Une nouvelle étude réalisée par l'institut américain Geena Davis de recherche sur le genre dans les médias prouve que ce n'est malheureusement pas le cas. Dévoilée le 22 juin dernier lors du Festival de la publicité Cannes Lions, cette vaste enquête a passé au crible plus de 2 000 vidéos publicitaires de langue anglaise et diffusées entre 2006 et 2017. Avec le concours de l'agence J. Walter Thompson et l'école d'ingénieurs USC Viterbi School of Engineering, le Geena Davis Institute a comparé informatiquement la représentation des femmes dans les pubs comparée à celle des hommes. Temps de parole et de présence, âges des femmes à l'écran, tenues, qualités associées : tout a été minutieusement analysé.

Une publicité sexiste signée Darty
Une publicité sexiste signée Darty

Une image stéréotypée des femmes

Les résultats montrent qu'en l'espace de dix ans, l'image de la femme n'a pas évolué d'un iota. "Nous pensions que dans la publicité, dans la mesure où les femmes sont les principales consommatrices, la représentation des femmes serait plus importante", explique Madeline Di Nonno, présidente du Geena Davis Institute. Ce n'est hélas pas le cas.
Aujourd'hui encore dans la pub, les personnages masculins sont deux fois plus présentés que les féminins. Les femmes sont aussi quatre fois moins présentes que les hommes à l'écran et ont un temps de parole divisé par sept.
Lorsqu'elles sont représentées, les femmes sont généralement jeunes – une vingtaine d'années – quand leurs homologues masculins ont entre 20 et 40 ans. Il ne faut non plus nous attendre à voir des femmes drôles : dans la pub, c'est une prérogative majoritairement masculine. Cela vaut aussi pour les capacités intellectuelles : lorsqu'elle doit montrer un personnage "qualifié en partie par son intelligence", une publicité privilégiera la mise en scène d'un homme à 62%.

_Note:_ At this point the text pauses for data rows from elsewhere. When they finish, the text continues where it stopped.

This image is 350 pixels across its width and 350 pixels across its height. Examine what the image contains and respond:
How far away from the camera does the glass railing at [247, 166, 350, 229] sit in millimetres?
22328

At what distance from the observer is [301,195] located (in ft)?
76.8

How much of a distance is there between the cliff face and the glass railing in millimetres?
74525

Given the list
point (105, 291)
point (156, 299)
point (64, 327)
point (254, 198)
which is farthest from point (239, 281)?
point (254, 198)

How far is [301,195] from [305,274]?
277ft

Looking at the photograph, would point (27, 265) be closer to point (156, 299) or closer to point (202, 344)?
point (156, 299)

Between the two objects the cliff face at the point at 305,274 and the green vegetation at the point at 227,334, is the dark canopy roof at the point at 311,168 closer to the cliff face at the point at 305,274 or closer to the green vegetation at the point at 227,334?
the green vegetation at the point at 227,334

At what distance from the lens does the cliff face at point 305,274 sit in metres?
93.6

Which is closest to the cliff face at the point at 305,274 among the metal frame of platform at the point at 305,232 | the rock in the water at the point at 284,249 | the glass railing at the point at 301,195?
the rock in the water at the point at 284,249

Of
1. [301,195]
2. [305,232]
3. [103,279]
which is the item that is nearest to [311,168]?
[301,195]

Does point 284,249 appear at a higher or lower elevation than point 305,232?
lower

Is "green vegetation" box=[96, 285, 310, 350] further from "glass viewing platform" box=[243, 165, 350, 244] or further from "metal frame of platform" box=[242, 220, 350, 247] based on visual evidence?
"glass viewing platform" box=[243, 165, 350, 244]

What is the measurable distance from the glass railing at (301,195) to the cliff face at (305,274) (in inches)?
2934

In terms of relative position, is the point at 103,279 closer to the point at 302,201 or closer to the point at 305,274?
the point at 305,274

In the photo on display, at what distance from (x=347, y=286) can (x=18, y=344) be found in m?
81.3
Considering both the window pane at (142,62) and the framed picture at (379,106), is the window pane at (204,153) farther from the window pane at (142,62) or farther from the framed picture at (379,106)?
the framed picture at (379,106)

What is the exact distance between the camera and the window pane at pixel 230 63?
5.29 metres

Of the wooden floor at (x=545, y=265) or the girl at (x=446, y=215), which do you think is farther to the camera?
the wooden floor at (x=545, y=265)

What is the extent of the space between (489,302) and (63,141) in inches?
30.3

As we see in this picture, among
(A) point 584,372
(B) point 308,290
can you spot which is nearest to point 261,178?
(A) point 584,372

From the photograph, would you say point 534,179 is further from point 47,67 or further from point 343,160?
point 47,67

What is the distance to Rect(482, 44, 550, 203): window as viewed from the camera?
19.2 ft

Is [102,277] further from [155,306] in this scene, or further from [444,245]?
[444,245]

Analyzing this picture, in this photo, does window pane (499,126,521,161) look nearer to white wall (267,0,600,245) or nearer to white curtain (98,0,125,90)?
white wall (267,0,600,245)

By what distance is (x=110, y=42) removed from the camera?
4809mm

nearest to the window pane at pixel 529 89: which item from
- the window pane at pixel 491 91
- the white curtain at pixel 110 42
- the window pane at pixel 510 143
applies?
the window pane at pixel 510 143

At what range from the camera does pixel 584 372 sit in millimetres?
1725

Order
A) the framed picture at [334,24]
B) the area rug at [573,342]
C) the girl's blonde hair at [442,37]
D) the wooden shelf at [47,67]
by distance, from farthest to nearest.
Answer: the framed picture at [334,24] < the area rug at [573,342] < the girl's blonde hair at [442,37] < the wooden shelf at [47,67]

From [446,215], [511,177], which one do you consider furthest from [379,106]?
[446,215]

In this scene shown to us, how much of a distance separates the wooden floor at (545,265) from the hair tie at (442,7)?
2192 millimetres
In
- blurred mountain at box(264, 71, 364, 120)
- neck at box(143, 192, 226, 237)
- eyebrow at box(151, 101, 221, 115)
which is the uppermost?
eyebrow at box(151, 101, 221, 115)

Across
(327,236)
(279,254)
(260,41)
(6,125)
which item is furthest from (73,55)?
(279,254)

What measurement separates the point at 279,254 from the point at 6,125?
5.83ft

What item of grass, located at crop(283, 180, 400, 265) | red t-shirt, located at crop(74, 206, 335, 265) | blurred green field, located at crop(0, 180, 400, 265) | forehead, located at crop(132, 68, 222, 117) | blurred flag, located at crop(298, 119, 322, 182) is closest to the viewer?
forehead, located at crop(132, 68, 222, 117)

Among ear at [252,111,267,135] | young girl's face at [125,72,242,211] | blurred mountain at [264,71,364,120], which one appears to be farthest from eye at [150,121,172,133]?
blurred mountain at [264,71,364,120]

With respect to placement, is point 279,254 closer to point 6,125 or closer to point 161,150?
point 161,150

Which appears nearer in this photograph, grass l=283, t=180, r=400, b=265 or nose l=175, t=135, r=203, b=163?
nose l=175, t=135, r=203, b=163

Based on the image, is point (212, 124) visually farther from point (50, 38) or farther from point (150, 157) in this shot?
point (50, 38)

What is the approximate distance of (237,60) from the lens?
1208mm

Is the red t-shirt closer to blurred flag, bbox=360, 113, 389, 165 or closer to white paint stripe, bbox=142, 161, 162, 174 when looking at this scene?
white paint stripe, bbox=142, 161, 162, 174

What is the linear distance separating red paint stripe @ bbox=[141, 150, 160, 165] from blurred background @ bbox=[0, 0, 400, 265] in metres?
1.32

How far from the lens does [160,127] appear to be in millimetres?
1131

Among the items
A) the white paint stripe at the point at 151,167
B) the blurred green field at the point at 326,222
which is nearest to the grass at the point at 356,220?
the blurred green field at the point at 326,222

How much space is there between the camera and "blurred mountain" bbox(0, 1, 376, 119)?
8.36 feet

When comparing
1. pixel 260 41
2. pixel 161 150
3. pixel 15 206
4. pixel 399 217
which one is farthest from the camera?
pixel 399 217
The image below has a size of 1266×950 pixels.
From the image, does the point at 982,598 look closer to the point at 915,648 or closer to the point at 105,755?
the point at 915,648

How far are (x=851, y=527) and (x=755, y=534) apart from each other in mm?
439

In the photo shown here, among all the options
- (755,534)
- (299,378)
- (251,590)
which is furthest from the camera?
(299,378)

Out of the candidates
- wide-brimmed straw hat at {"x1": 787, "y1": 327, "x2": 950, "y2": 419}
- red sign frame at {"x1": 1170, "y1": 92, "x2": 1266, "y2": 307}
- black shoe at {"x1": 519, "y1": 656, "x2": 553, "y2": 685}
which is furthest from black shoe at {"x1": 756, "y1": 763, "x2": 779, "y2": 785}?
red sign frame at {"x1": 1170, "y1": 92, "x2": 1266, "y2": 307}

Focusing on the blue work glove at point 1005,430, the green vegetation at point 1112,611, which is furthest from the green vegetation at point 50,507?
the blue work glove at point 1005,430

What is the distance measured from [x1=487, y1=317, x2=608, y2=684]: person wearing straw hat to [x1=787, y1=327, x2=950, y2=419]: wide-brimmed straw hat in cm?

Les femmes, elles, sont réduites à leur physique, qui se doit d'être avantageux pour "faire vendre". Ainsi, un personnage féminin sur dix est représenté dénudé ou dans une tenue "sexualisante". C'est six fois plus que les hommes.

Vous vous demandez où se trouvent les femmes dans les publicités ? Eh bien, toujours à la cuisine dans 48% des spots analysés. Les hommes, eux, sont à 50% plus susceptibles d'être en train d'assister à un événement sportif. Dans le monde de la pub, ce sont aussi ceux qui occupent les emplois : un homme sur trois est montré en train d'exercer un métier. C'est le cas de seulement une femme sur quatre.

Un autre exemple de publicité sexiste, cette fois-ci pour une auto-école
Un autre exemple de publicité sexiste, cette fois-ci pour une auto-école

Pour "une représentation plus progressiste"

Toujours minces, jeunes, sexualisés et cantonnés à leur foyer : les personnages féminins des publicités sont donc encore loin de représenter fidèlement les femmes, dans toute leur diversité et leur complexité. Le problème, c'est que la publicité n'est pas seulement une représentation biaisée de notre société : loin d'être "passive", elle modèle notre vision des femmes et des hommes. Or, quand elle véhicule des stéréotypes de genre, elles "créent des modèles, des habitudes de comportement", déplorait la secrétaire générale du Conseil supérieur de l'égalité professionnelle entre les femmes et les hommes dans une interview accordée au Monde en mars dernier, et repérée par Usbek & Rica.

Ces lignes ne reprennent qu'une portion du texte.